2010: First Journal Paper on Deep Reinforcement Learning with Policy Gradients for Long Short-Term Memory (LSTM)
Abstract. In 2020, we are celebrating the 10-year anniversary of the first journal paper [RPG] on Deep Reinforcement Learning (RL) with Policy Gradients for LSTM, based on work of 2007 [RPG07]. In the 2010s, this became the method of choice for training RL agents in complex environments. Impressive recent applications include DeepMind's Starcraft video game player and OpenAI's Dota player & dextrous robot hand.
The Long Short-Term Memory (LSTM) recurrent neural network [LSTM1-6] overcomes the Fundamental Deep Learning Problem [VAN1]. See Sec. 3 & Sec. 4 of [MIR] and Sec. XVII of [T20]. In 2000, LSTM learned to solve previously unsolvable language learning tasks [LSTM13]. In 2007, CTC-trained LSTM [CTC] learned to recognize speech [LSTM4] [LSTM14]. By the 2010s, when compute had become cheap enough, CTC-LSTM dramatically improved speech recognition [GSR] [GSR15] on billions of smartphones and other computers [DL4]. LSTM also revolutionised machine translation [S2S] [GT16] [WU] [FB17] and many other fields.

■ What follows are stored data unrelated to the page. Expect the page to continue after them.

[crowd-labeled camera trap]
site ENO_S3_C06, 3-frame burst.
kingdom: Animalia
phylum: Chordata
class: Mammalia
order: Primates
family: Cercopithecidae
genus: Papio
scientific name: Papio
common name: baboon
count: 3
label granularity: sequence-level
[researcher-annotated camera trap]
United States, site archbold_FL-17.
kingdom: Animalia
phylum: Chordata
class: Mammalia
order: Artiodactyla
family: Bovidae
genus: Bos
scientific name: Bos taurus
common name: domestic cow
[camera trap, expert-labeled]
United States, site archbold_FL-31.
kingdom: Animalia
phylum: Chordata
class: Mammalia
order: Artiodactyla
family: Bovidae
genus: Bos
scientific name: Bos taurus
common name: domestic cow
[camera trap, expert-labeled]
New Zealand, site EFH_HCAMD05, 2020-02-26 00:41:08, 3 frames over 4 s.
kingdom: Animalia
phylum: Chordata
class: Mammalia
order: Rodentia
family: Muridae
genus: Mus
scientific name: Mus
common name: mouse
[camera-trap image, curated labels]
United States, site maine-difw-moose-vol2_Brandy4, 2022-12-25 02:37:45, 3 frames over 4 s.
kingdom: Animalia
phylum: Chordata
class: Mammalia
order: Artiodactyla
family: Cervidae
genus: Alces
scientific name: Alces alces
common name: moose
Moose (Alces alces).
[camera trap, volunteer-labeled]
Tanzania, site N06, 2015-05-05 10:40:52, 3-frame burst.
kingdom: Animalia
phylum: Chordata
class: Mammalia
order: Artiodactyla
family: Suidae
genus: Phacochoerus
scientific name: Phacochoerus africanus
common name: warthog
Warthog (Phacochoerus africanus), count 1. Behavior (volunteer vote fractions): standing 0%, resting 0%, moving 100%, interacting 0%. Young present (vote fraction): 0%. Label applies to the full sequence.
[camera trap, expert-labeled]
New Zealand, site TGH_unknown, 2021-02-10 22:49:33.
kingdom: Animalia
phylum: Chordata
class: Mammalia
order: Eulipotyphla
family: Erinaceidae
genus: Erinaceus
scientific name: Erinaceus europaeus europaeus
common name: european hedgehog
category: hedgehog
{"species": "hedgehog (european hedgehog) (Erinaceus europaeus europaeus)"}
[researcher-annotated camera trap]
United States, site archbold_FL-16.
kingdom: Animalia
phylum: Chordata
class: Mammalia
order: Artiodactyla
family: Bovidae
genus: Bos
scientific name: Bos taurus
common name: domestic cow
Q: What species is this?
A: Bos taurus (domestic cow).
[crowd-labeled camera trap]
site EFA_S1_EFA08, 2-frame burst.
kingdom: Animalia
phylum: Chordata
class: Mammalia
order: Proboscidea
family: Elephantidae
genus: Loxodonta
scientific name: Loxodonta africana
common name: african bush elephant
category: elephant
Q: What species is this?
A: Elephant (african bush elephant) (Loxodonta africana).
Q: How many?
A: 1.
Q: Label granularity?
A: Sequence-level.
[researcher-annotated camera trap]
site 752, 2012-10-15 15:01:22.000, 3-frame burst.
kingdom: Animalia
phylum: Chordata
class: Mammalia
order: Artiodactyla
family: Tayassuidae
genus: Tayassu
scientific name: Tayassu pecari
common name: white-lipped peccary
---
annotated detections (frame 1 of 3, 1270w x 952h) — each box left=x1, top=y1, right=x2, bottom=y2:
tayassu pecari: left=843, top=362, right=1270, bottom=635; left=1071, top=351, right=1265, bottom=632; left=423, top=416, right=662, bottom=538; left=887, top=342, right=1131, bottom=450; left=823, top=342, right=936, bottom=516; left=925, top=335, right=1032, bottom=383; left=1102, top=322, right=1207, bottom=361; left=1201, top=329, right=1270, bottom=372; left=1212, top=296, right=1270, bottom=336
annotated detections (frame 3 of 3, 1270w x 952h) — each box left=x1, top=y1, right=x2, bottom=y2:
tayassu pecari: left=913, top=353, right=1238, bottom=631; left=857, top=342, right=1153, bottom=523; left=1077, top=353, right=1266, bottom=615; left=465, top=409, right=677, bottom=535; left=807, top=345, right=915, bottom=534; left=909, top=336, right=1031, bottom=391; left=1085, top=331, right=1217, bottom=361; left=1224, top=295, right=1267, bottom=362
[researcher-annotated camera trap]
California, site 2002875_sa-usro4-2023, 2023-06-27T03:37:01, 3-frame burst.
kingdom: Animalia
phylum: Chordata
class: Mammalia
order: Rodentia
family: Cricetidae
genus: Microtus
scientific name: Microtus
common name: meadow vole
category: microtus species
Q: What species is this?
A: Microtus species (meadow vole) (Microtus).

Compare Sec. A & B & XVII of [T20].
However, these applications were about Supervised Learning where the network learns to imitate a teacher on a training set. But since 2002 we have also used LSTM for Reinforcement Learning (RL) without a teacher [LSTM-RL]. (And for Neuroevolution [LSTM12].)
In particular, my former PhD student Daan Wierstra and my PostDoc Alexander Förster and our collaborator Jan Peters applied Policy Gradient (PG) methods [PG] to RL LSTM. The first conference publication on this came out in 2007 [RPG07], the first journal publication in 2010 [RPG]. (Daan later became employee number 1 of DeepMind, the company co-founded by his friend Shane Legg, another PhD student from my lab—Shane and Daan were the first persons at DeepMind with AI publications and PhDs in computer science.)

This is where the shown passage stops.